In 1961, he became cantor at the Stadtkirche Radeberg. In the parish he abolished the separation of boys' and girls' choirs and established a mixed Children's Choir, the Kurrende Radeberg. At the same time he became Kirchenmusikdirektor (KMD) in the Kreis Dresden-Land. After the departure of KMD Harry Kaiser, he was again involved with reconstruction processes here. Thus, in the 1970s, he accompanied the installation of the Herbig organ. After the dissolution of the church district in 1978, he took over the position as KMD in the church district Dresden-Nord.
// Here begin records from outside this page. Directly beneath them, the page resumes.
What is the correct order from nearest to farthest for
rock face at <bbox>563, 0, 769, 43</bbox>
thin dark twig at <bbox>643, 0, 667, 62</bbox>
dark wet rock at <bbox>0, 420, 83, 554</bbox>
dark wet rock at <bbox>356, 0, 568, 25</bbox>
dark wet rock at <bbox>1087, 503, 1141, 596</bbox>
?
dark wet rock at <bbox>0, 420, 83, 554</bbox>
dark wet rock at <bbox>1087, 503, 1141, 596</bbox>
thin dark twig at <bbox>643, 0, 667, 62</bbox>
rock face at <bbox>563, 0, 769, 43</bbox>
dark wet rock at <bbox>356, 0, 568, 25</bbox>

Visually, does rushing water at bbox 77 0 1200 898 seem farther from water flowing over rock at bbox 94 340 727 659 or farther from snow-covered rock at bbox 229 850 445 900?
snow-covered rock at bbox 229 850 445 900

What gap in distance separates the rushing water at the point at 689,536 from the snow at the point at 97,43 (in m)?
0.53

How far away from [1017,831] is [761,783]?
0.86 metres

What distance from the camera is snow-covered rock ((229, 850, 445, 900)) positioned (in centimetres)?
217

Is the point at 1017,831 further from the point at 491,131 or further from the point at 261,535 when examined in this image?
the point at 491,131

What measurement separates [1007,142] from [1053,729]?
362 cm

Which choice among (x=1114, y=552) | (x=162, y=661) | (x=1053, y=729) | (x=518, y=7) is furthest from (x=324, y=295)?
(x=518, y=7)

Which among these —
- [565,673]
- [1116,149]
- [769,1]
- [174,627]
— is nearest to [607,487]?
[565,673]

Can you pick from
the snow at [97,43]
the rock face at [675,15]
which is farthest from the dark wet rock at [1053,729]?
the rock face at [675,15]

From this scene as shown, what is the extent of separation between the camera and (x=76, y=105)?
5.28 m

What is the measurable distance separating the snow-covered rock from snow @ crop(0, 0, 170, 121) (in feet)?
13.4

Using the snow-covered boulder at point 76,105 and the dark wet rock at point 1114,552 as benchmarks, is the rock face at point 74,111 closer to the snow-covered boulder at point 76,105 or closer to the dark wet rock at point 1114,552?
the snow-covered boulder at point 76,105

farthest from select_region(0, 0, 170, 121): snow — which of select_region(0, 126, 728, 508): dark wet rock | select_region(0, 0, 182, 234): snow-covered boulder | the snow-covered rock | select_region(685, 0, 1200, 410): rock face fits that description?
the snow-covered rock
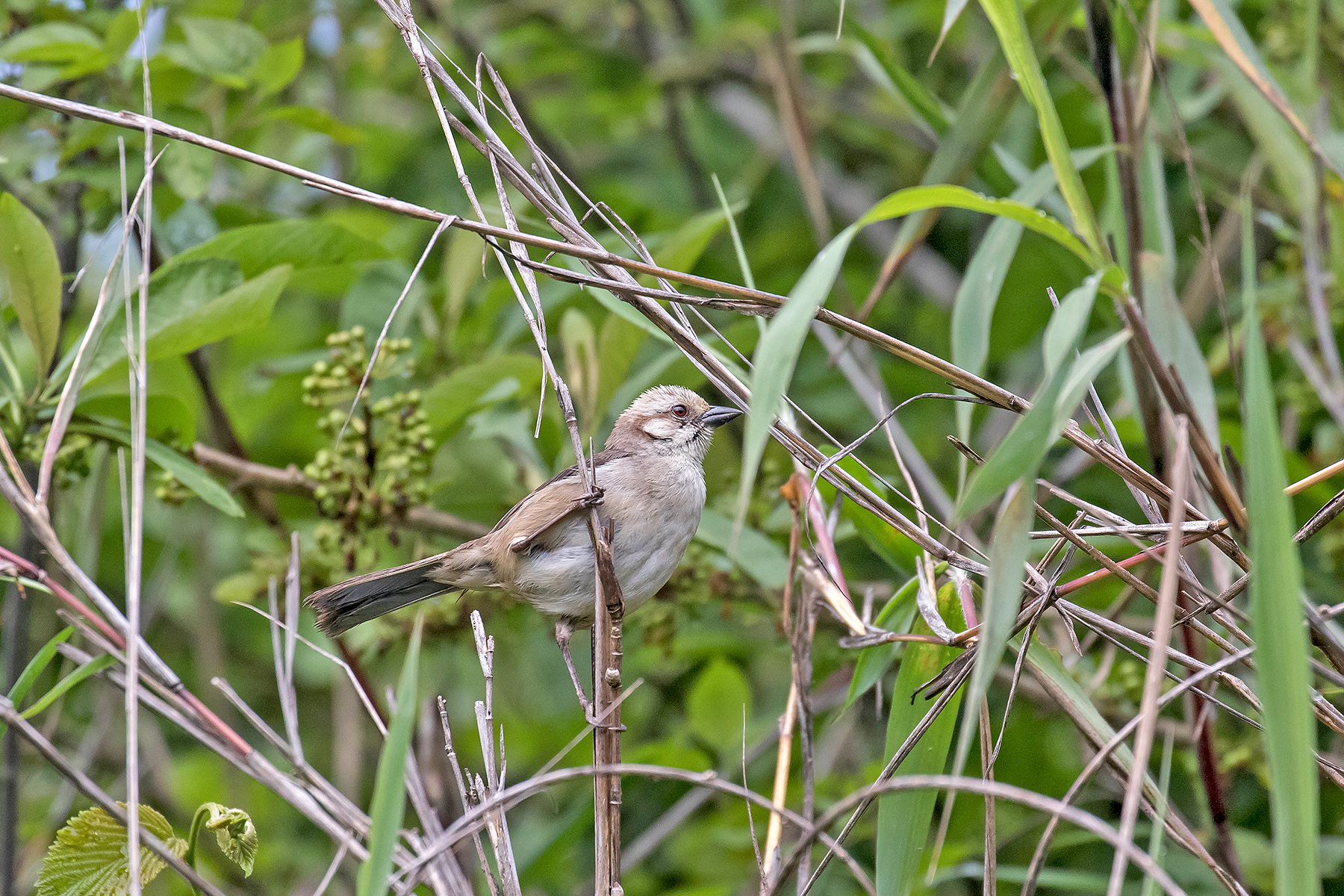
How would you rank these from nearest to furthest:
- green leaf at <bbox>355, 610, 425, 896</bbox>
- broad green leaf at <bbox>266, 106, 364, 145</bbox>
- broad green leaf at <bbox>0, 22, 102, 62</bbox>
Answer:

He retired in 1983; his successor in Radeberg was Wolfgang Junghanß.

He took the regional church music director Alfred Stier as a model in his music pedagogical work and published a two-volume singing school in 1970. In addition, he was involved in Catholic catechesis training at the Amalie-Sieveking-Haus in Radebeul and as a lecturer for choir and children's choir direction at the Dresden Regional Church Music School.

Most recently, he lived in a senior citizens' residence in Radeberg. His son Christian Kluttig (born 1943) became a conductor.

Kluttig died in Dresden at the age of 90.

== Publications ==
- Ein methodischer Lehrgang zur Musikerziehung des Chorsängers. Dargestellt nach der Tonika-do-Lehre. 2 volumes: Einführung und Arbeitshilfen für den Kantor and Fibel für den Chorschüler. Kirchenchorwerk der Evangelisch-lutherischen Landeskirche Sachsens, Dresden 1970.